Come descriveresti il tuo rapporto con lo spazio pubblico? Cosa ti colpisce del rapporto tra residente e spazio urbano da spingerti poi a scattare e a installare le tue opere sui muri della città? Che tipo di dialogo cerchi con l’osservatore?

L’arte “non autorizzata”, l’occupazione dello spazio pubblico è un potente strumento educativo, in cui non si fa distinzione su dove e a chi arriveranno queste informazioni. Essendo un territorio in continua trasformazione, si tratta di uno spazio di libertà. Deve essere consumato, esplorato e manifestato. È un ambiente in cui è necessario essere presenti per apportare eventuali modifiche. Essendo vuoto, genera un’assenza ed è questa assenza che genera una possibilità di spazio di appropriazione. La libera espressione nel contesto urbano aiuta a costruire il vero senso di spazio pubblico.
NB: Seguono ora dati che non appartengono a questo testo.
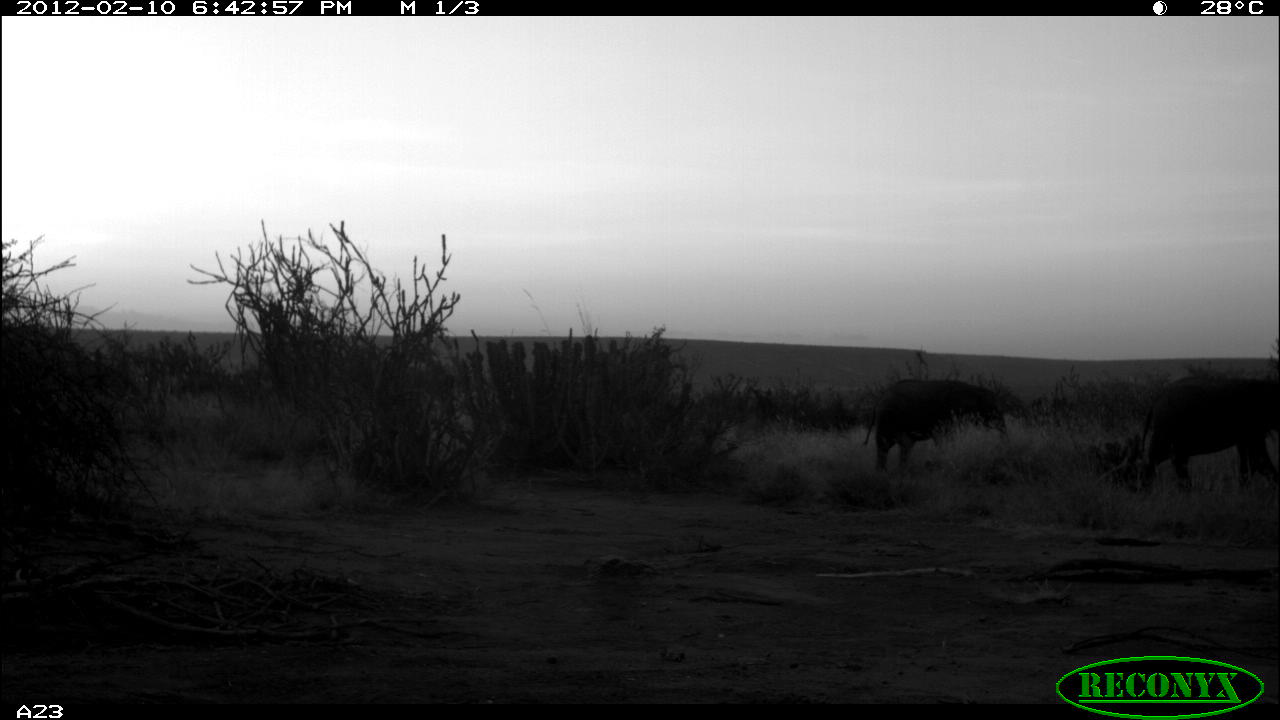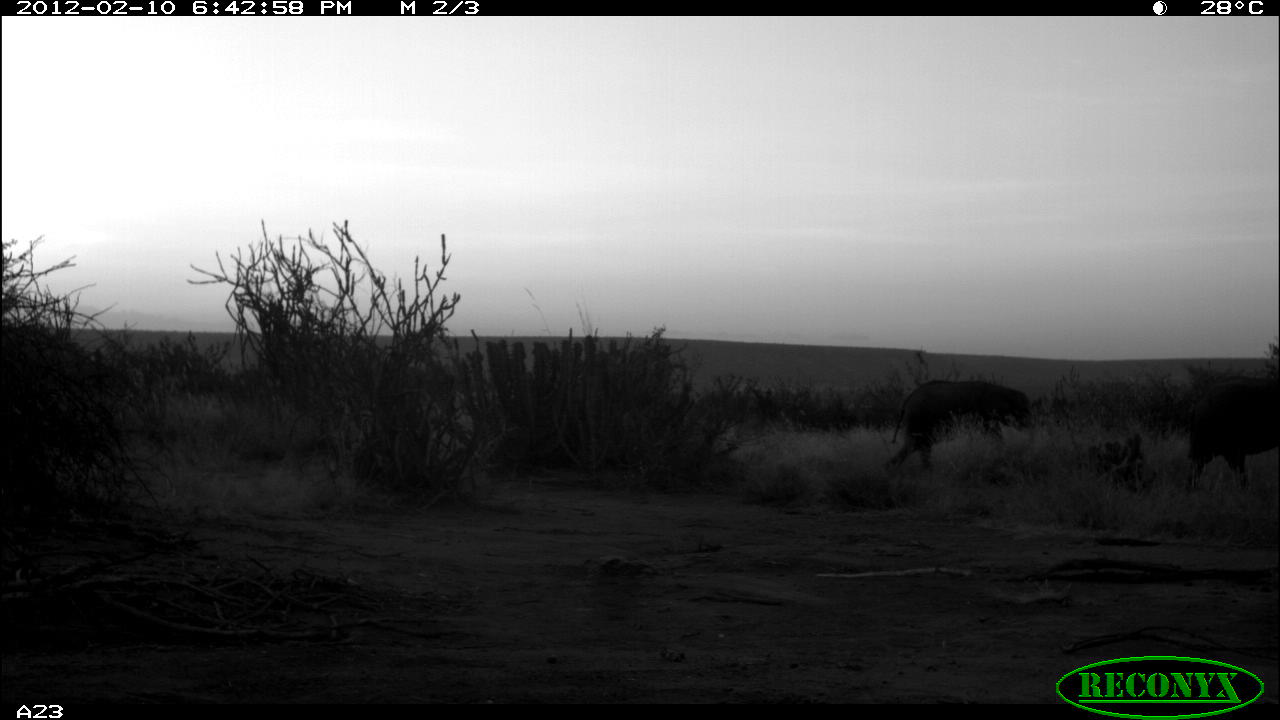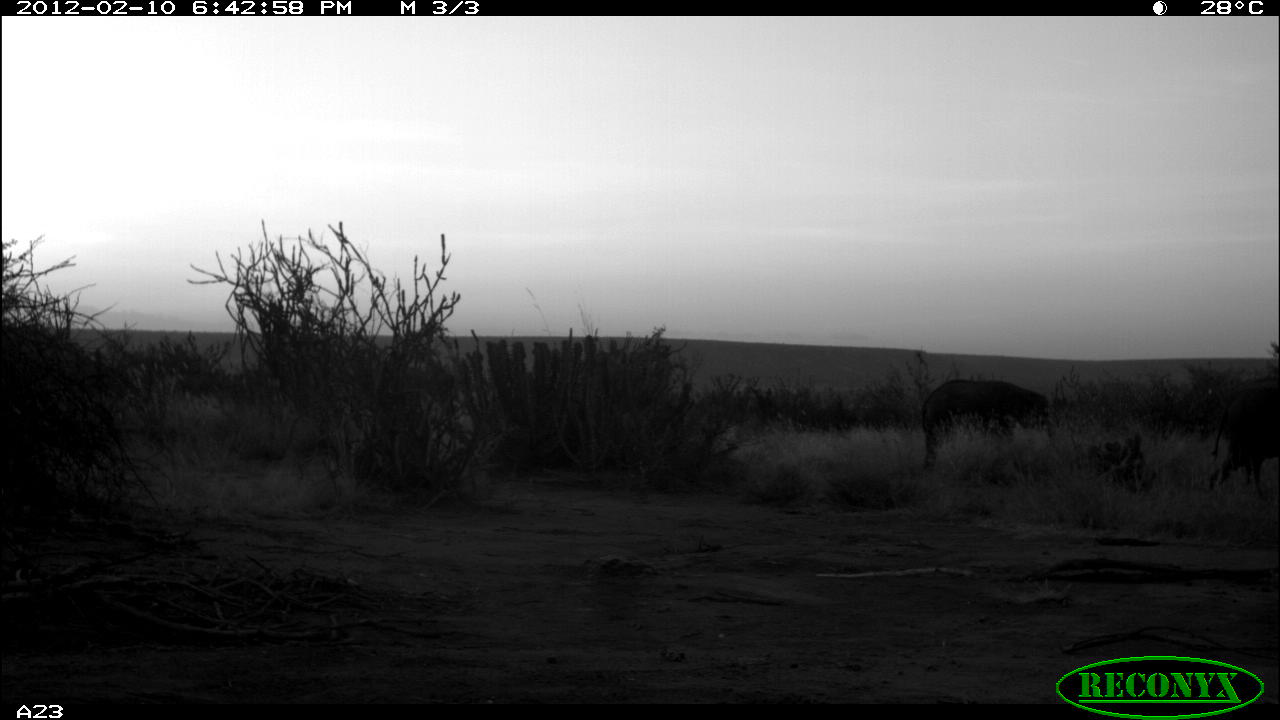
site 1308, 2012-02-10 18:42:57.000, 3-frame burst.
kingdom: Animalia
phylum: Chordata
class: Mammalia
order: Proboscidea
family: Elephantidae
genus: Loxodonta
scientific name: Loxodonta africana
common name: african bush elephant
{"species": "Loxodonta africana (african bush elephant)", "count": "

Trasportare i veri passanti in veri spazi pubblici spinge, attraverso la pluralità di individui, a un processo di identificazione ed empatia.

Che rapporto hai con Bologna? Cosa ti ha dato dal punto di vista artistico? Chi sono gli street artist più forti sulla scena italiana secondo te?

Un rapporto di immigrazione, transitorio, simile ai passanti che attacco ai muri. Fino a poco fa non potevo restare qui più di 90 giorni. Intendo stabilire un rapporto più presente con la città. Mi sono trasferito qui per vivere con il mio compagno. È una città viva che ha una corrente di stimolo tra i portici. Questo per la sua storia, per la sua pluralità e per la sua forza di trasformazione. Vedo qui uno sguardo di attenzione sugli individui e sulle loro manifestazioni quotidiane. Mi vengono in mente quattro artisti che secondo me comunicano molto bene con gli spazi pubblici ponendo l’attenzione sulla figura umana: Br1, Stenlex, Never2501 e Nemos.

Come hai vissuto l’esperienza di esporre le tue opere al chiuso, all’interno di una cornice espositiva? Ti interesserebbe ripetere l’esperienza, cosa cambieresti?

Il mio lavoro ha un grande ibridismo. Si riferisce al trasporto di individui attraverso la documentazione fotografica e alla loro proliferazione di immagini in spazi diversi. Ogni volta che propongo di esporre qualcosa in ambienti privati, mi piace creare una correlazione esterna con l’ambiente proposto. Il lavoro esiste solo perché viene svolto nelle aree pubbliche delle città. Esporlo in una galleria o in un museo allarga la visuale di chi frequenta questi spazi, lo stimola a osservare i propri passi quotidiani con occhi diversi. È anche un modo per valorizzare economicamente il lavoro indipendente e portarlo a collezionisti e consumatori d’arte. Ogni proposta che accolgo è un’opportunità di suscitare il problema del rapporto tra pubblico e privato.

Hai collaborato al progetto “Disegnare dialoghi” lo scorso novembre, hai altre collaborazioni in programma per quest’anno?

La mia prossima collaborazione sarà per l’estate a Livorno con un collettivo di donne meravigliose!